Whilst contrastive learning has achieved remarkable success in self-supervised representation learning, its potential for deep clustering remains unknown. This is due to its fundamental limitation that the instance discrimination strategy it takes is not class sensitive and hence unable to reason about the underlying decision boundaries between semantic concepts or classes. In this work, we solve this problem by introducing a novel variant called Semantic Contrastive Learning (SCL). It explores the characteristics of both conventional contrastive learning and deep clustering by imposing distance-based cluster structures on unlabelled training data and also introducing a discriminative contrastive loss formulation.

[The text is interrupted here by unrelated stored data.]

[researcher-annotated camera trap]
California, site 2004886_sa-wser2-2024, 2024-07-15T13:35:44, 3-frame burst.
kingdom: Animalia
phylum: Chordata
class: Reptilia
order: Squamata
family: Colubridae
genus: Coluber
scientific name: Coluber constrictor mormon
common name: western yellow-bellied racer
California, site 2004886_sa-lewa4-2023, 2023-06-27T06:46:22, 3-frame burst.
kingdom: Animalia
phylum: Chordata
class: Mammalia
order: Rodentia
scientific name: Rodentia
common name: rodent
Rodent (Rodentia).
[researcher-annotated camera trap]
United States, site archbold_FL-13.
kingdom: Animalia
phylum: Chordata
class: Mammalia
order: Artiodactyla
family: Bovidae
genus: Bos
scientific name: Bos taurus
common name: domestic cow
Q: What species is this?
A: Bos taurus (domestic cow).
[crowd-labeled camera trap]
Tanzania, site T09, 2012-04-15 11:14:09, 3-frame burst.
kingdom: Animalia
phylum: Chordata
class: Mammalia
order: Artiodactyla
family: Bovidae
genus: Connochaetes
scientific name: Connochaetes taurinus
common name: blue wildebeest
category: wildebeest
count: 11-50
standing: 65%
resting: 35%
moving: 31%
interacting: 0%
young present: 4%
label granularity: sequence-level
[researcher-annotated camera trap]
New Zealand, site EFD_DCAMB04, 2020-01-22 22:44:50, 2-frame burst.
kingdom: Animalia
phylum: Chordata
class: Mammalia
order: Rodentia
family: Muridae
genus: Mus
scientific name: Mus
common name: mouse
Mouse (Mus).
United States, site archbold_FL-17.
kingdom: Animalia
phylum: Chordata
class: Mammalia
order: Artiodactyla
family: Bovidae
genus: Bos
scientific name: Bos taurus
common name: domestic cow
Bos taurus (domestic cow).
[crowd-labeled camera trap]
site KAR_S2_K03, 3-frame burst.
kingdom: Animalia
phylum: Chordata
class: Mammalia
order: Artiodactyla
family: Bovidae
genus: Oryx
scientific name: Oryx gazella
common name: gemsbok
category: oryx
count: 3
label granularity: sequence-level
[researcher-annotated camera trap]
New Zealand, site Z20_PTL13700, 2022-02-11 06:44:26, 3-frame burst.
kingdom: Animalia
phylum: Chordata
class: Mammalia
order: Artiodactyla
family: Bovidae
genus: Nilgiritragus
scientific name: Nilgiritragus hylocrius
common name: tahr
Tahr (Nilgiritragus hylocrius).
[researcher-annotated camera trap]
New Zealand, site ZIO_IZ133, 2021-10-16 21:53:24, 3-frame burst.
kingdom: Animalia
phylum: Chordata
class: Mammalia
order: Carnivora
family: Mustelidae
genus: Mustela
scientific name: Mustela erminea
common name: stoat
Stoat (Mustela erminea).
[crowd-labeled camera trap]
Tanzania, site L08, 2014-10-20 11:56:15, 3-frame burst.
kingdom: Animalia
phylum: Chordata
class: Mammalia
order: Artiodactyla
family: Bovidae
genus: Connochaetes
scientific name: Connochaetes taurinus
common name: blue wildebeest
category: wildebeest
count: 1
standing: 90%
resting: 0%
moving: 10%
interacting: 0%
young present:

For explicitly modelling class boundaries on-the-fly, we further formulate a clustering consistency condition on the two different predictions given by visual similarities and semantic decision boundaries. By advancing implicit representation learning towards explicit understandings of visual semantics, SCL can amplify jointly the strengths of contrastive learning and deep clustering in a unified approach. Extensive experiments show that the proposed model outperforms the state-of-the-art deep clustering methods on six challenging object recognition benchmarks, especially on finer-grained and larger datasets.